I’ve heard a few people say that they would participate, but they lack a “large-format printer.” The assumption, apparently, is that I used one of these new-fangled contraptions to print out the examples. Honestly, I don’t even know what a large-format printer is. My signs were mocked up in Microsoft Publisher; printed out, section by section, onto normal-sized pieces of paper; and then taped onto a real political sign that I had appropriated from a local median. (Fun fact: in Seattle it’s illegal to place political signs on medians, traffic circles and other conspicuous roadway locations, so if you filch one from one of these locations, you are actually enforcing the law.) I realize that sounds like a lot of work, but, honestly, I made all three signs shown in less than an hour. And you don’t even have to go this route, if you don’t want to: handmade signs are welcome. In fact, my favorite of the signs we’ve received thus far is a pen-on-posterboard affair.
Also, you are not limited to political signs. Although that’s what I made by way of example, the contest calls asks you to create a “sign, banner, flier, etc,” so less ambitious stuff is certainly acceptable.
Anyway, I know you guys are a literate bunch, so please send something in if you have the time and inclination. Plus, TMN gets a lot hits and they’ll include a link to your site along with your entry, so this is a perfect way to simultaneously showcase your creativity and drum up traffic.
A Modest Proposal
Last week I heard a radio commercial for Fred Meyer advertising Christmas decorations. They spent most of the 30 seconds justifying their decision to unleash the yuletide juggernaught in October. “As you get older, your family gets bigger,” the announcer said. “Which means you need more time to prepare for the holidays. So, see?

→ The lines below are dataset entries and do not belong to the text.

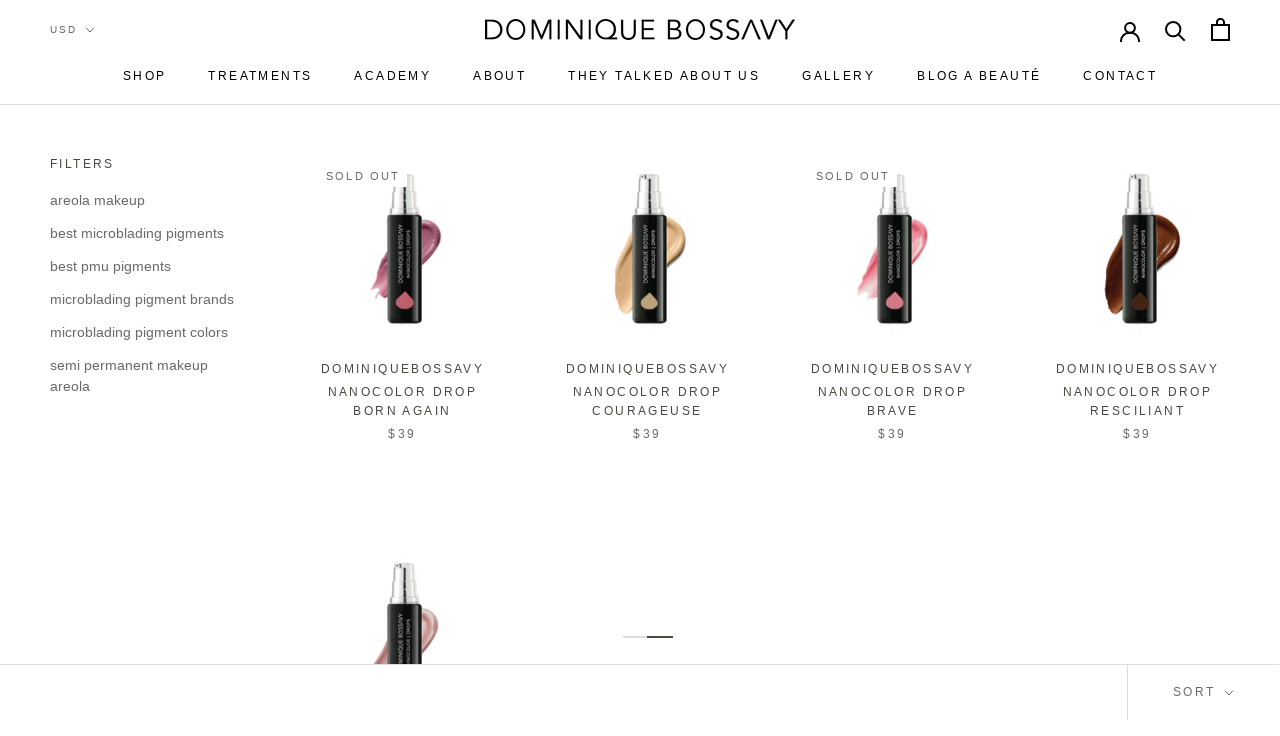

--- FILE ---
content_type: application/javascript
request_url: https://pandaapps.in/apps/languagepanda/getstoreinfo.php?shop=dominiquebossavy.myshopify.com&_=1768287939705
body_size: -33
content:
charge_activated = 0;
language_onoff = 0;
query_execute_time = 0.00038599967956543;


--- FILE ---
content_type: text/javascript
request_url: https://www.dominiquebossavy.com/cdn/shop/t/14/assets/custom.js?v=72912738259801078471711403555
body_size: -547
content:
for(var accordions=document.getElementsByClassName("accordion1"),i=0;i<accordions.length;i++)accordions[i].onclick=function(){this.classList.toggle("is-open");var content=this.nextElementSibling;content.style.maxHeight?content.style.maxHeight=null:content.style.maxHeight=content.scrollHeight+"px"};
//# sourceMappingURL=/cdn/shop/t/14/assets/custom.js.map?v=72912738259801078471711403555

We’re only hawking these dancing Santas nine weeks early as a favor to you!”
Sure enough, I stopped by Fred Meyer this morning to grab another bag of candy (I ate all the ReeseSticks — saw-whee), and found the “Seasonal” aisle cram-packed with wrapping paper, artificial trees, and wreaths — and no candy, except for a few picked over bags of sugarfree gum and Hershey BigYuk Bars (semi-sweet chocolate with creamy asparagus filling).
American holidays have become like suburban strip malls, expanding outward to the point where they’ve merged into one continual year-long festivity. I have no doubt that the Fred Meyer guys have Peeps and Easter Basket grass all queued up, ready to put on display come November 12th.
Why don’t we just make up a new holiday: Tomorroween. Tomorroween is the holiday which, regardless of the date, falls the day after today, the one where people exchange gifts, eat candy, send cards, drink alcohol, bake pumpkin pies, set off fireworks, plant trees, put colored lights on the eves of their house, wear costumes, buy roses for their loved one, and fly the flag. Stores could just have an aisle devoted to Tomorroween merchandise, and never have to rotate their stock; the guys who make M&Ms could stop changing the color of their candy every three months (black & orange in October, red & green in December, shades of pastel in March).
And maybe, in exchange for Tomorroween, we could ask the stores to keep their mitts off our Holidays. Wouldn’t that be a treat?
Squirrelly in the Punk’in Patch

October 26th, 2006
Apparently I have been “tagged” with an “Internet” “meme.” I don’t generally do these, but the tagger, Mother Reader, was kind enough to play along with my silly little game, so I feel obliged to reciprocate.